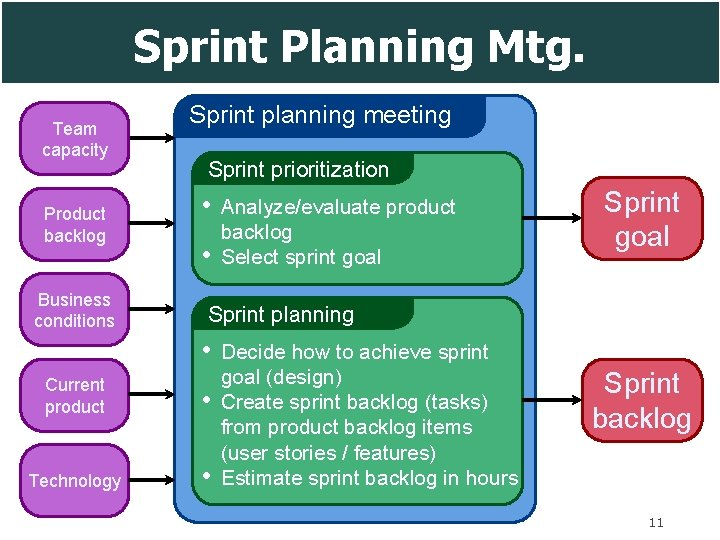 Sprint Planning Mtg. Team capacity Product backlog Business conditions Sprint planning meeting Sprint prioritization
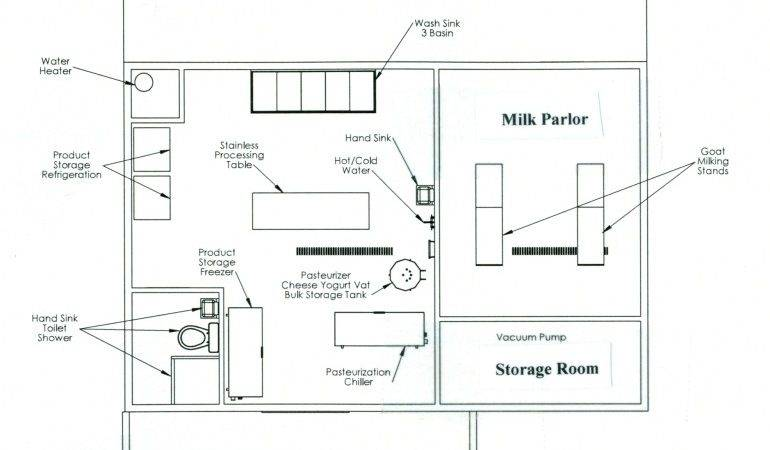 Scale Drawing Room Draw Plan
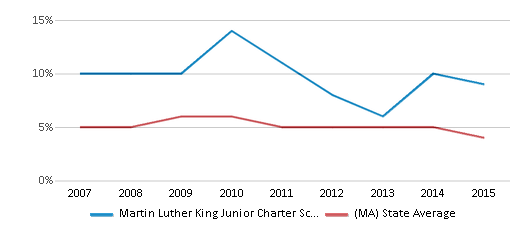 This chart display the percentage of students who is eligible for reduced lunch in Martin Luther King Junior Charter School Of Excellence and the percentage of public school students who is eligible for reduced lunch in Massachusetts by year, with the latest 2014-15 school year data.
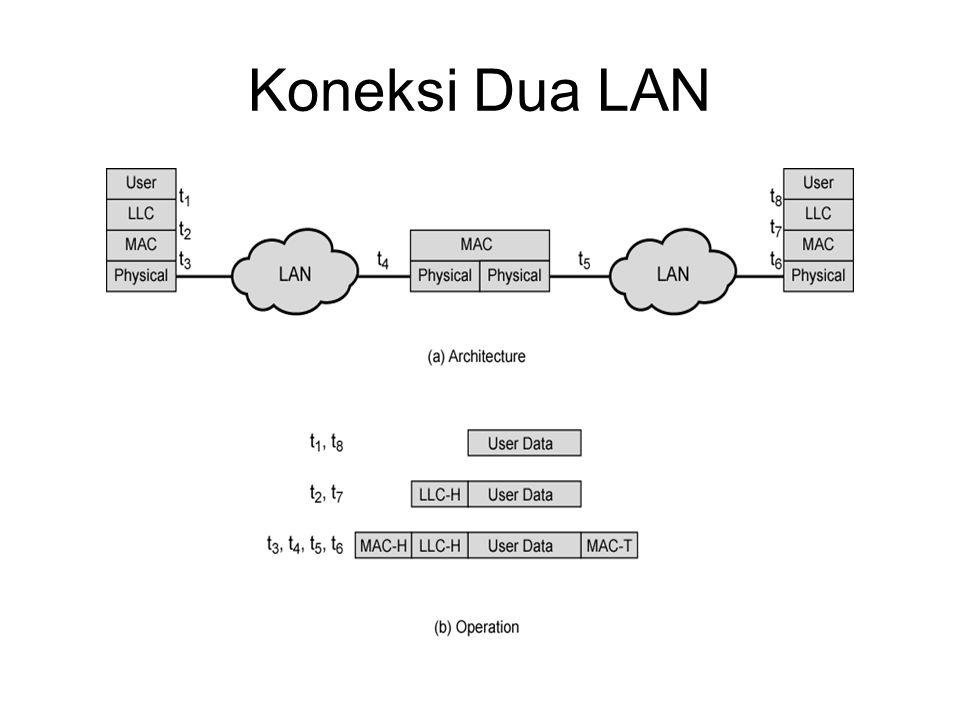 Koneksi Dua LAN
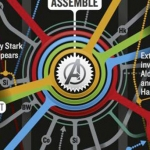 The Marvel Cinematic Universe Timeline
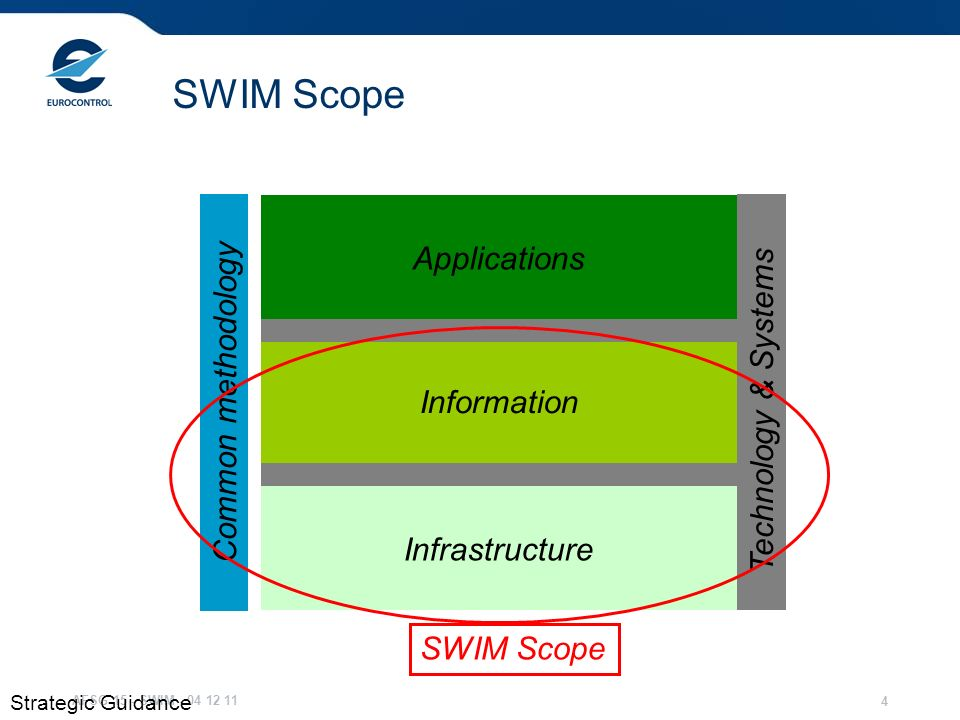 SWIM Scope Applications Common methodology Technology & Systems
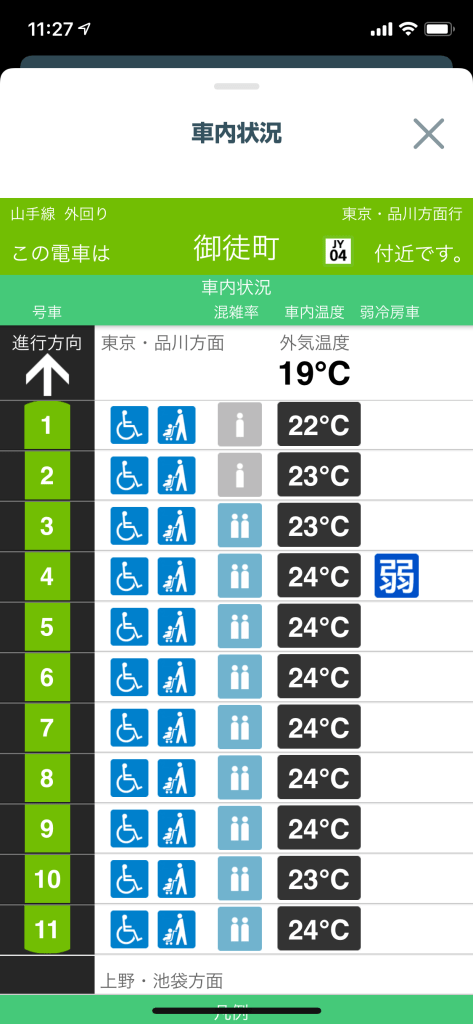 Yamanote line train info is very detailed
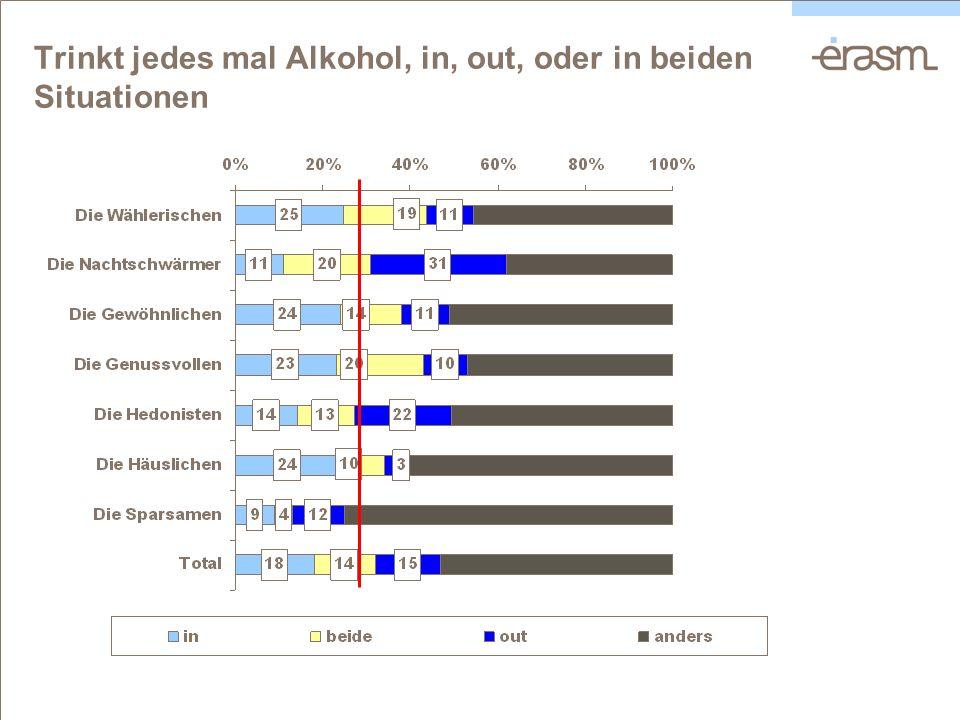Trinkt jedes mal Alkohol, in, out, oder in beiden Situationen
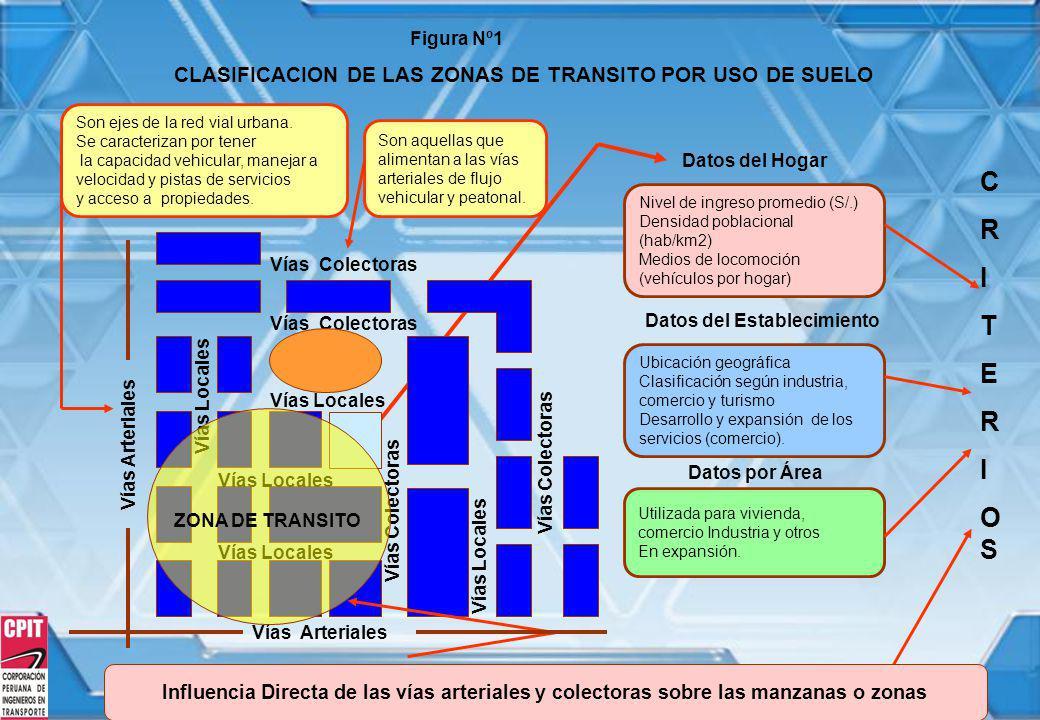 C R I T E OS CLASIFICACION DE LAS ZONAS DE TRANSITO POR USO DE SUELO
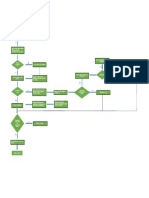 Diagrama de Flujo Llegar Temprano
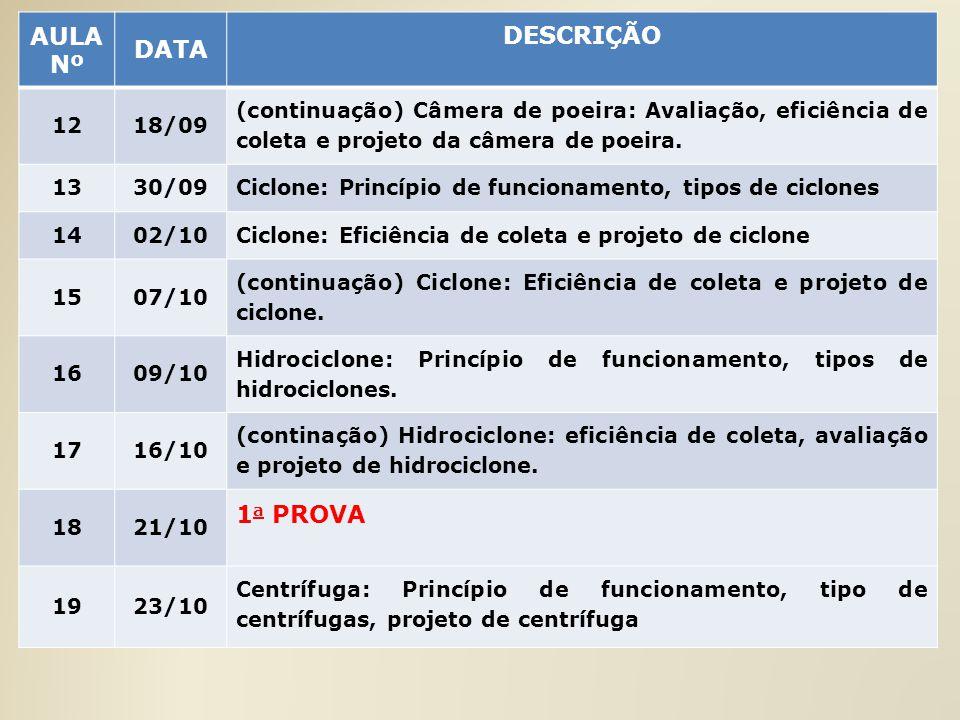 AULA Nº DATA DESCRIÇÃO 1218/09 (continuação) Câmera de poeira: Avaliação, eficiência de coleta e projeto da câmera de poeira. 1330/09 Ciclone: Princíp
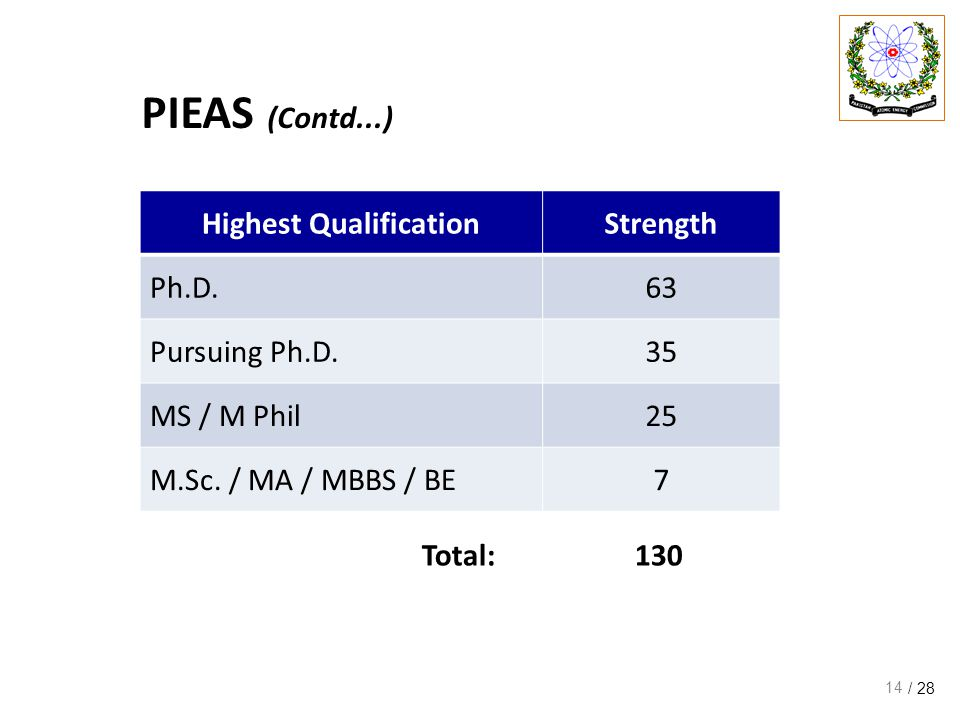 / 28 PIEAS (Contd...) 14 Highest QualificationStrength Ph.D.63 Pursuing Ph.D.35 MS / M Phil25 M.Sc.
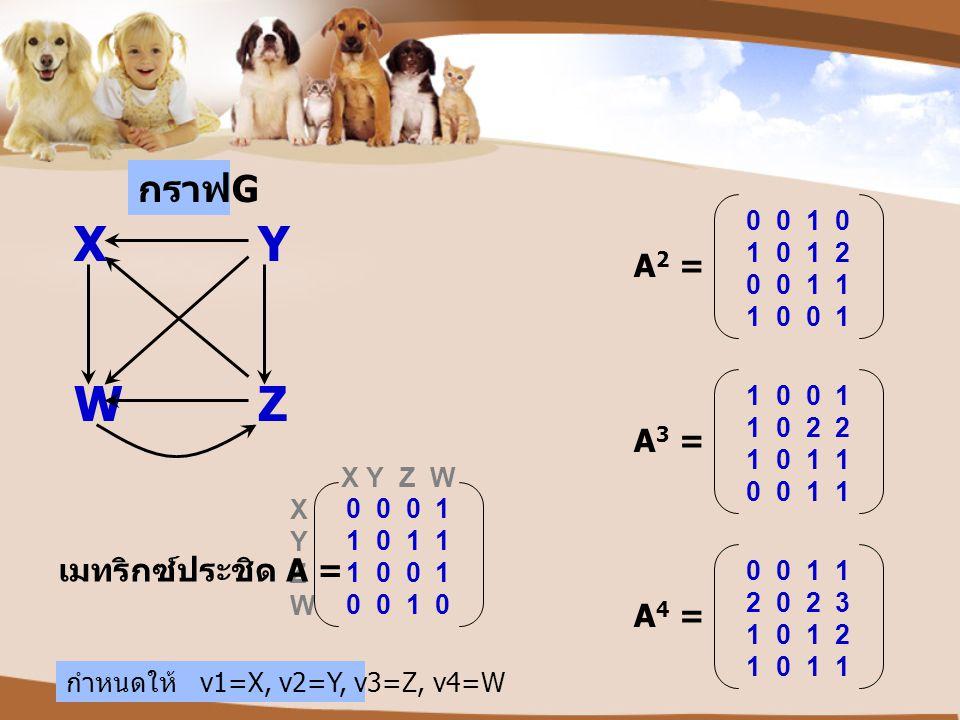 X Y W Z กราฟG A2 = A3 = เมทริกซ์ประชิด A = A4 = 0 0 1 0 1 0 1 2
•••
Required work: Copy nothing past the line containing "The Marvel Cinematic Universe Timeline": reproduce every line from the start of the records up to it, skipping pictures.

Task answer:
 Sprint Planning Mtg. Team capacity Product backlog Business conditions Sprint planning meeting Sprint prioritization
 Scale Drawing Room Draw Plan
 This chart display the percentage of students who is eligible for reduced lunch in Martin Luther King Junior Charter School Of Excellence and the percentage of public school students who is eligible for reduced lunch in Massachusetts by year, with the latest 2014-15 school year data.
 Koneksi Dua LAN
 The Marvel Cinematic Universe Timeline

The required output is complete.